### Description of the task:
Put every line of the items below into a two-column Markdown table headed "Row" and "Line", numbering the rows and skipping blank lines.

### Dataset excerpts:
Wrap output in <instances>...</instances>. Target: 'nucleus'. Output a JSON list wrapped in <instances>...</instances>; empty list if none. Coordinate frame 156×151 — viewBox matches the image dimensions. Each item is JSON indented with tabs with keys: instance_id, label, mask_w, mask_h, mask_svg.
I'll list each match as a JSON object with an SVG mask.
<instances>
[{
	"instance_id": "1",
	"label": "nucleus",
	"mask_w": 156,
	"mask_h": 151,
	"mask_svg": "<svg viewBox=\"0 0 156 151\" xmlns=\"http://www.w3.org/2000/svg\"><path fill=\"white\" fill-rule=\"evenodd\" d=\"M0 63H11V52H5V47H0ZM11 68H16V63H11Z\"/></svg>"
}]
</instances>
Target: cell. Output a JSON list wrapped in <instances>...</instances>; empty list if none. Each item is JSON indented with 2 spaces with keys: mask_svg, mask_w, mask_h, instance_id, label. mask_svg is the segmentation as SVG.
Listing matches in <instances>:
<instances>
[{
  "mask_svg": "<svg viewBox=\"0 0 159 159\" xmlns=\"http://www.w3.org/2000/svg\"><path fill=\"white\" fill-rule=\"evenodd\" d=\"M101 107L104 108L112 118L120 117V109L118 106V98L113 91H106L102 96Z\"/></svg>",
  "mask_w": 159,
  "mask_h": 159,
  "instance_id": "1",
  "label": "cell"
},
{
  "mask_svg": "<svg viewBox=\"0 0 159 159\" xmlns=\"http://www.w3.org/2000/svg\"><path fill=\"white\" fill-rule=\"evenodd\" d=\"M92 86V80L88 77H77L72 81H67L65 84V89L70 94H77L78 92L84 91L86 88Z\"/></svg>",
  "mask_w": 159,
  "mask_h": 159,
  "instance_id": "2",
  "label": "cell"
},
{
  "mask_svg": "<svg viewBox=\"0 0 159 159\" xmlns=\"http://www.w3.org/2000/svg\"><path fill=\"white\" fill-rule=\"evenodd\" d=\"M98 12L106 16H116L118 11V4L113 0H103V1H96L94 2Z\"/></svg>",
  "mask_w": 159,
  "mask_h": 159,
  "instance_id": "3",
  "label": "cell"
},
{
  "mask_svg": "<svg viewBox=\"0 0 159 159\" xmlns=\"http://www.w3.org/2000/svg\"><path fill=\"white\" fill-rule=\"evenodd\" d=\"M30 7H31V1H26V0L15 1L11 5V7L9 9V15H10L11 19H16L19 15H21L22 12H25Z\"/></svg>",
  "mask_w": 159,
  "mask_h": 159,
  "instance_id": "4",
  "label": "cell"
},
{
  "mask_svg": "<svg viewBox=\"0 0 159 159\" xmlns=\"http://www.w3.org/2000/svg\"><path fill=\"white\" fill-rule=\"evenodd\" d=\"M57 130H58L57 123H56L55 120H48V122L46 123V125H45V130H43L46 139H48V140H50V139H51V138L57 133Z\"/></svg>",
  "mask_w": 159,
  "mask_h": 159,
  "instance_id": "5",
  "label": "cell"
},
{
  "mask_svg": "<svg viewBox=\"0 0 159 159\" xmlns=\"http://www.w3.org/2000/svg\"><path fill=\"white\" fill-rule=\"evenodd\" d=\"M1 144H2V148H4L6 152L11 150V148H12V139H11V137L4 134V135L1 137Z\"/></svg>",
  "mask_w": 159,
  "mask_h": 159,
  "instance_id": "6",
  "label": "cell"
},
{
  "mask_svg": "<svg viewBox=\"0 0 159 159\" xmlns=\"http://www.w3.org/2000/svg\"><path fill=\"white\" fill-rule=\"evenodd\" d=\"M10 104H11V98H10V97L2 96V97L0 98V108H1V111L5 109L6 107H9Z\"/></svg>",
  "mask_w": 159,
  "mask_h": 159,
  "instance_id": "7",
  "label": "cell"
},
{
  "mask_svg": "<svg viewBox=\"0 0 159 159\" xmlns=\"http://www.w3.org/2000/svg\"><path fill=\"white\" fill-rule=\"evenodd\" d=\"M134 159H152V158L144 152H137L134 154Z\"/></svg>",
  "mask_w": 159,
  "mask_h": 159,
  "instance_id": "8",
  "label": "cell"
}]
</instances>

### Written answer:
| Row | Line |
|---|---|
| 1 | Wrap output in <instances>...</instances>. Target: 'nucleus'. Output a JSON list wrapped in <instances>...</instances>; empty list if none. Coordinate frame 156×151 — viewBox matches the image dimensions. Each item is JSON indented with tabs with keys: instance_id, label, mask_w, mask_h, mask_svg. |
| 2 | I'll list each match as a JSON object with an SVG mask. |
| 3 | <instances> |
| 4 | [{ |
| 5 | 	"instance_id": "1", |
| 6 | 	"label": "nucleus", |
| 7 | 	"mask_w": 156, |
| 8 | 	"mask_h": 151, |
| 9 | 	"mask_svg": "<svg viewBox=\"0 0 156 151\" xmlns=\"http://www.w3.org/2000/svg\"><path fill=\"white\" fill-rule=\"evenodd\" d=\"M0 63H11V52H5V47H0ZM11 68H16V63H11Z\"/></svg>" |
| 10 | }] |
| 11 | </instances> |
| 12 | Target: cell. Output a JSON list wrapped in <instances>...</instances>; empty list if none. Each item is JSON indented with 2 spaces with keys: mask_svg, mask_w, mask_h, instance_id, label. mask_svg is the segmentation as SVG. |
| 13 | Listing matches in <instances>: |
| 14 | <instances> |
| 15 | [{ |
| 16 |   "mask_svg": "<svg viewBox=\"0 0 159 159\" xmlns=\"http://www.w3.org/2000/svg\"><path fill=\"white\" fill-rule=\"evenodd\" d=\"M101 107L104 108L112 118L120 117V109L118 106V98L113 91H106L102 96Z\"/></svg>", |
| 17 |   "mask_w": 159, |
| 18 |   "mask_h": 159, |
| 19 |   "instance_id": "1", |
| 20 |   "label": "cell" |
| 21 | }, |
| 22 | { |
| 23 |   "mask_svg": "<svg viewBox=\"0 0 159 159\" xmlns=\"http://www.w3.org/2000/svg\"><path fill=\"white\" fill-rule=\"evenodd\" d=\"M92 86V80L88 77H77L72 81H67L65 84V89L70 94H77L78 92L84 91L86 88Z\"/></svg>", |
| 24 |   "mask_w": 159, |
| 25 |   "mask_h": 159, |
| 26 |   "instance_id": "2", |
| 27 |   "label": "cell" |
| 28 | }, |
| 29 | { |
| 30 |   "mask_svg": "<svg viewBox=\"0 0 159 159\" xmlns=\"http://www.w3.org/2000/svg\"><path fill=\"white\" fill-rule=\"evenodd\" d=\"M98 12L106 16H116L118 11V4L113 0H103V1H96L94 2Z\"/></svg>", |
| 31 |   "mask_w": 159, |
| 32 |   "mask_h": 159, |
| 33 |   "instance_id": "3", |
| 34 |   "label": "cell" |
| 35 | }, |
| 36 | { |
| 37 |   "mask_svg": "<svg viewBox=\"0 0 159 159\" xmlns=\"http://www.w3.org/2000/svg\"><path fill=\"white\" fill-rule=\"evenodd\" d=\"M30 7H31V1H26V0L15 1L11 5V7L9 9V15H10L11 19H16L19 15H21L22 12H25Z\"/></svg>", |
| 38 |   "mask_w": 159, |
| 39 |   "mask_h": 159, |
| 40 |   "instance_id": "4", |
| 41 |   "label": "cell" |
| 42 | }, |
| 43 | { |
| 44 |   "mask_svg": "<svg viewBox=\"0 0 159 159\" xmlns=\"http://www.w3.org/2000/svg\"><path fill=\"white\" fill-rule=\"evenodd\" d=\"M57 130H58L57 123H56L55 120H48V122L46 123V125H45V130H43L46 139H48V140H50V139H51V138L57 133Z\"/></svg>", |
| 45 |   "mask_w": 159, |
| 46 |   "mask_h": 159, |
| 47 |   "instance_id": "5", |
| 48 |   "label": "cell" |
| 49 | }, |
| 50 | { |
| 51 |   "mask_svg": "<svg viewBox=\"0 0 159 159\" xmlns=\"http://www.w3.org/2000/svg\"><path fill=\"white\" fill-rule=\"evenodd\" d=\"M1 144H2V148H4L6 152L11 150V148H12V139H11V137L4 134V135L1 137Z\"/></svg>", |
| 52 |   "mask_w": 159, |
| 53 |   "mask_h": 159, |
| 54 |   "instance_id": "6", |
| 55 |   "label": "cell" |
| 56 | }, |
| 57 | { |
| 58 |   "mask_svg": "<svg viewBox=\"0 0 159 159\" xmlns=\"http://www.w3.org/2000/svg\"><path fill=\"white\" fill-rule=\"evenodd\" d=\"M10 104H11V98H10V97L2 96V97L0 98V108H1V111L5 109L6 107H9Z\"/></svg>", |
| 59 |   "mask_w": 159, |
| 60 |   "mask_h": 159, |
| 61 |   "instance_id": "7", |
| 62 |   "label": "cell" |
| 63 | }, |
| 64 | { |
| 65 |   "mask_svg": "<svg viewBox=\"0 0 159 159\" xmlns=\"http://www.w3.org/2000/svg\"><path fill=\"white\" fill-rule=\"evenodd\" d=\"M134 159H152V158L144 152H137L134 154Z\"/></svg>", |
| 66 |   "mask_w": 159, |
| 67 |   "mask_h": 159, |
| 68 |   "instance_id": "8", |
| 69 |   "label": "cell" |
| 70 | }] |
| 71 | </instances> |